Obviously, one must look at this rifle from the perspective of the professional shooter. It was not made for the deer hunter or the average weekend plinking enthusiast. So let’s keep this in mind as we go over the pros and cons.

First of all, this rifle is a tank. Depending on the professional application, this could be good or bad. If you are a sniper that must pack this thing to the top of an office tower stairwell, that might be a little bit of a hindrance. But once you are in position, I consider the mass of this rifle to be a strong asset. The powerful .300 Winchester cartridge has both impressive range and recoil, and the Scalpel/Cadex platform is an outstandingly stable platform to launch it from.

My tastes in rifles lean towards the shorter lengths, so it should come as no surprise that I found the Scalpel to be a bit longer than I would have liked. With a suppressor installed, it felt like carrying around a boat oar made from steel. This, again, may not be an issue if your job is overwatching a valley from a static position and vehicle transport. The folding feature of the chassis does help in combating this issue. The .300 cartridge does see better performance from long barrels like this 26-incher, so the above-mentioned scenario makes it a perfect choice.
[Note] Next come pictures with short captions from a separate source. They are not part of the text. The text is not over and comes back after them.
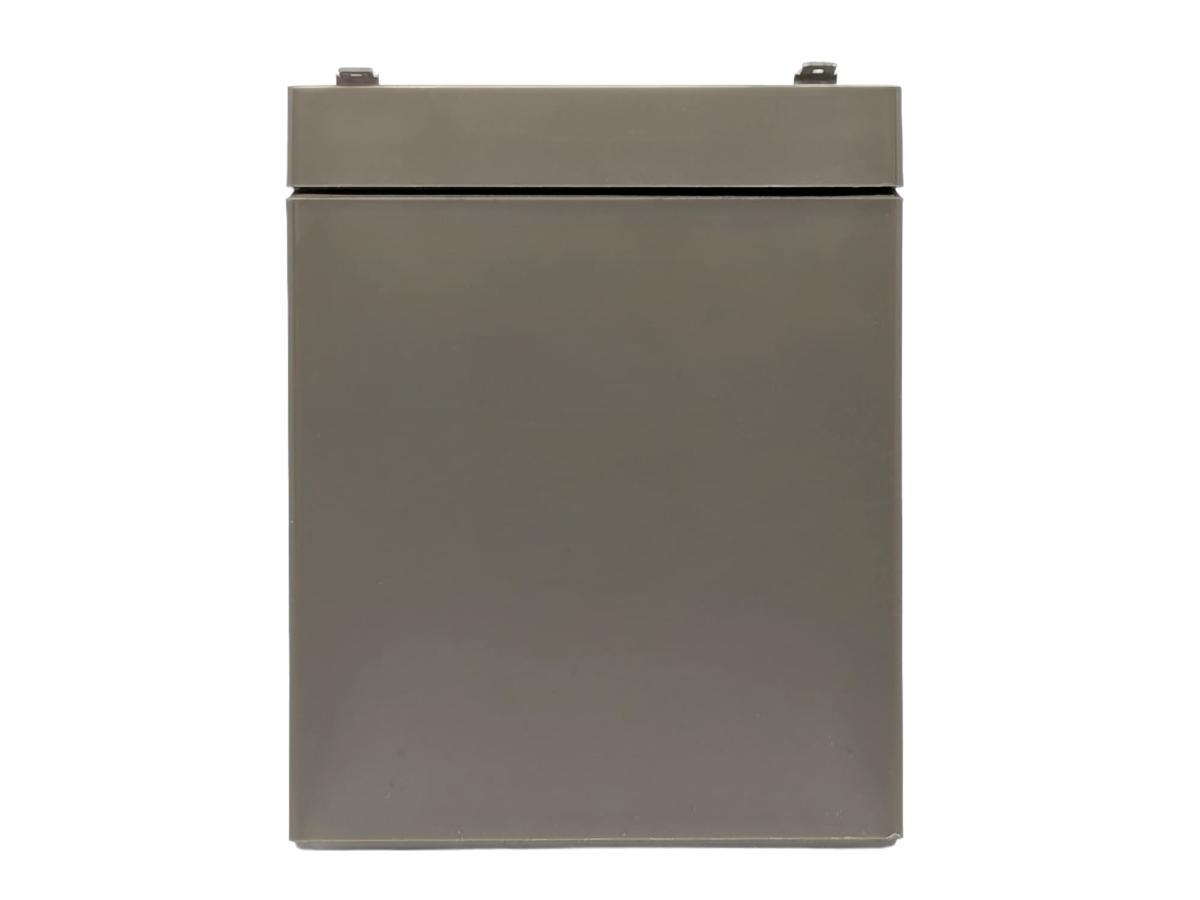 Wing ES2.9-12 12V 2,9Ah AGM Pb Akku Batterie wartungsfrei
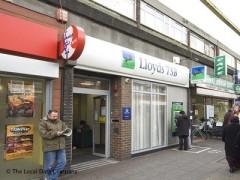 Lloyds TSB Bank PLC image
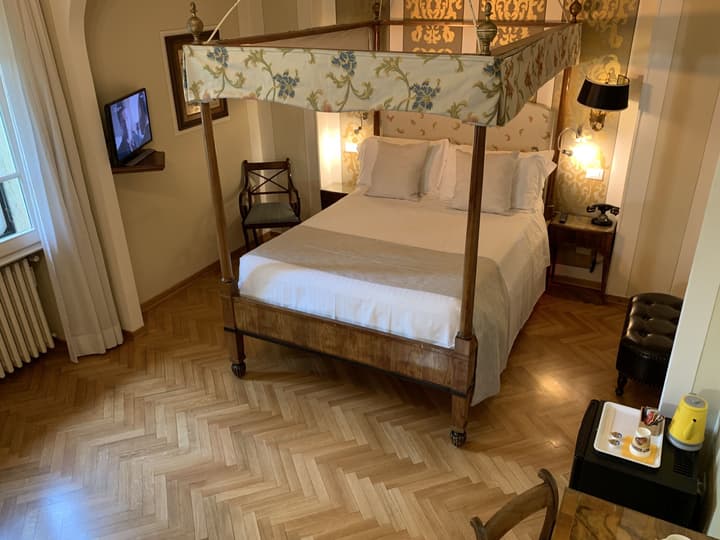 Hotel David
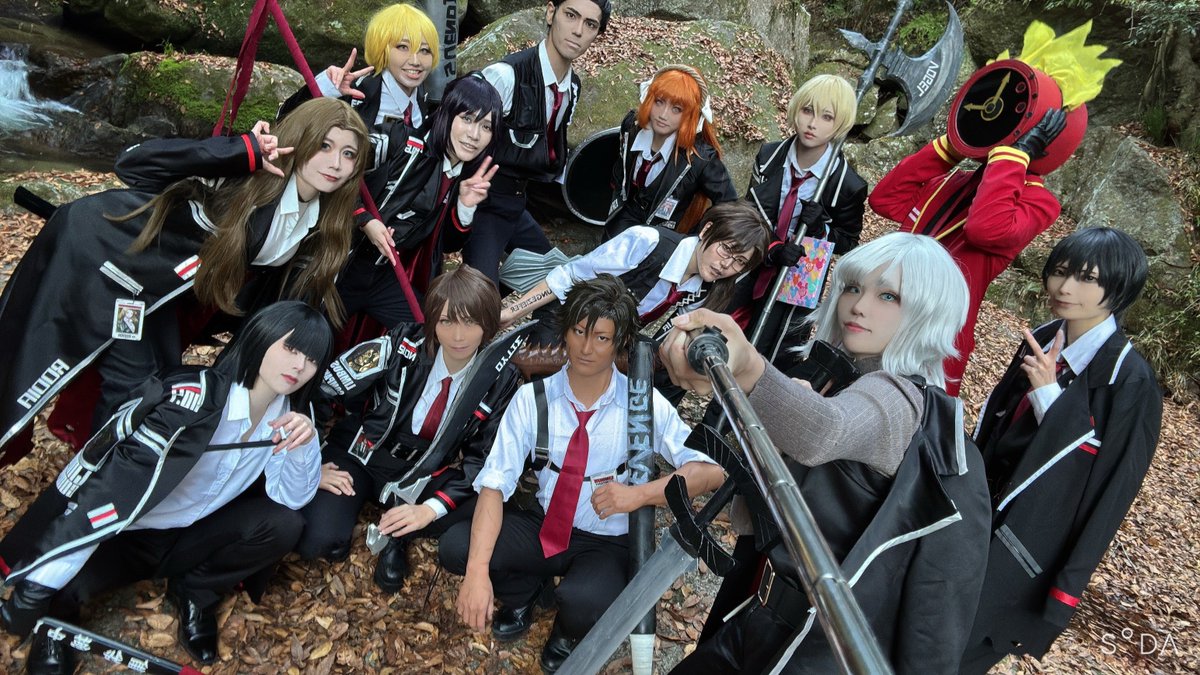 MIKKO@通販中 tweet media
The Cadex chassis did increase the height of the optic over the bore, which is not a deal-breaker by any means, but it is something that needs to be accounted for. That’s all I can think of as far as negative marks for this rifle, so let’s get to what I like about it.

The heart of this rifle is the Surgeon action. It is incredibly smooth and functions like a Swiss watch. Running the straight bolt handle feels therapeutic to me. In conjunction with the Cadex chassis, it feeds rounds from the magazines with ease and finesse. The supplied Jewell trigger has its own well-known reputation that gives the shooter perfect control of the shot and placement. The adjustments of the Cadex chassis make it easy to fit to a particular shooter, regardless of the clothing or protective gear being worn. The various adjustments are quickly and easily done without tools.

The folding mechanism on the chassis is very robust and introduces effectively zero play in the rifle’s function while allowing the shooter to reduce the carry size of the rifle. The chassis attachment points would benefit from adding M-Lok, but they are still very customizable.

A Surgeon Scalpel .300 Winchester Magnum rifle on rocks
The Scalpel runs like a Swiss watch, regardless of the handful of small complaints I can find to level against it. (Photo: Jeff Wood/Guns.com)

Conclusion

Overall, I would give the Surgeon Scalpel all high marks. It is exactly what it has been marketed as, a high-quality professional-grade precision rifle. I think anyone who would purchase such a rifle would be very happy with its performance. It brings sledgehammer-like power and the precision of a custom-built rifle.